Le cas du sorgho illustre parfaitement cette contradiction (1). Présenté comme une culture d’avenir face aux dérèglements climatiques, grâce à sa meilleure résistance à la sécheresse et aux fortes chaleurs, il pourrait devenir une alternative au maïs dans certaines régions françaises confrontées au stress hydrique. Mais derrière cette réponse agronomique se cache une autre réalité : celle d’une possible nouvelle concurrence économique avec des régions productrices historiques, notamment africaines, qui pourraient voir leurs capacités d’exportation vers des pays tiers fragilisées par l’évolution des productions agricoles des pays du Nord.

Ainsi, l’adaptation climatique des pays puissants pourrait, dans certains cas, reproduire ou accentuer des déséquilibres existants. Les territoires disposant des moyens financiers, scientifiques et technologiques nécessaires pourront transformer leurs modèles agricoles, investir dans de nouvelles filières et sécuriser leurs productions.

L’adaptation ne serait donc pas seulement une question de capacité technique à modifier nos pratiques. Elle deviendrait aussi une question de justice climatique : qui aura les moyens de s’adapter, qui devra subir les transformations imposées par un climat qu’il n’a pas contribué à dérégler, et jusqu’où les solutions trouvées par les uns ne deviendront-elles pas de nouvelles contraintes pour les autres ?

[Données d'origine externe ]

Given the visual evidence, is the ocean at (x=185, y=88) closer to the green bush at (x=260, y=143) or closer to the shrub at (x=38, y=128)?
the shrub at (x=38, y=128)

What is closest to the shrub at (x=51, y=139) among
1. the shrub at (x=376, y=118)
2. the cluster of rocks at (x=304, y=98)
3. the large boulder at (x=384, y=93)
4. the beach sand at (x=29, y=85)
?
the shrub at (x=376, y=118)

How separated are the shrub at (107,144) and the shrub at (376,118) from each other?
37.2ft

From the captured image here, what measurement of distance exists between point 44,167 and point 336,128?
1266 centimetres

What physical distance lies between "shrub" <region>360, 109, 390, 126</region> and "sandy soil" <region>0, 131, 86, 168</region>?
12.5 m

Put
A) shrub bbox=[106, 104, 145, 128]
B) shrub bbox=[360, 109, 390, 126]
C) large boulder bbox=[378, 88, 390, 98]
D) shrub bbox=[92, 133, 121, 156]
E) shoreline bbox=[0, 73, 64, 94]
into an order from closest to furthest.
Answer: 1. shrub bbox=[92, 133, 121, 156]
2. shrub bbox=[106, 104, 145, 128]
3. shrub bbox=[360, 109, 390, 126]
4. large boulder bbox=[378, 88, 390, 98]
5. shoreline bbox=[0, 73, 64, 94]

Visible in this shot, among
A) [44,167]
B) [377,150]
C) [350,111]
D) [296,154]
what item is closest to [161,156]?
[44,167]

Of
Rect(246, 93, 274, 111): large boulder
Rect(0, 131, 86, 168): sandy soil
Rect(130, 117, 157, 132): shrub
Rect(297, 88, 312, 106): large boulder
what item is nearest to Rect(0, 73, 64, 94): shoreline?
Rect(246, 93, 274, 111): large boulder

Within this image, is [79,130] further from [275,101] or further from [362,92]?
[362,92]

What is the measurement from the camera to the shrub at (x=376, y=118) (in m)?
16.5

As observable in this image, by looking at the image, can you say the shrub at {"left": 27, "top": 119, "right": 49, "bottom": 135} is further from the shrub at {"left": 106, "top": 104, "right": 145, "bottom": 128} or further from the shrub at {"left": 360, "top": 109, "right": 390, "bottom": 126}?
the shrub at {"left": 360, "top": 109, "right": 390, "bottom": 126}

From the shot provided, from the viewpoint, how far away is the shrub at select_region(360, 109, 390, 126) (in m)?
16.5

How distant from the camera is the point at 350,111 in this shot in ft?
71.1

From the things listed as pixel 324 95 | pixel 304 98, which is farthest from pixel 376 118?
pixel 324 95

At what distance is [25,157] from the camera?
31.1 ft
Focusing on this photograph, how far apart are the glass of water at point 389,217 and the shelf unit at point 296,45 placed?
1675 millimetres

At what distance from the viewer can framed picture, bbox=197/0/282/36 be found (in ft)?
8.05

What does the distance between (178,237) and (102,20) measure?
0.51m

Dans la kyrielle des termes sémantiques gravitant autour de l’environnement et de l’écologie – "développement durable", "transition énergétique", "agriculture écologiquement intensive", "haute valeur environnementale" –, déployés depuis des décennies pour faire prendre des vessies pour des lanternes, l’« adaptation climatique » pourrait bien constituer la dernière tentative d’un État aux abois de garantir aux candidats à l’élection présidentielle un minimum de crédibilité et un espoir de stabilité, à travers des promesses financées à coups de milliards. Dans un monde fini, il y aura toujours matière à tenter de décrire l’indéfinissable : notre capacité à repousser les limites jusqu’à les franchir.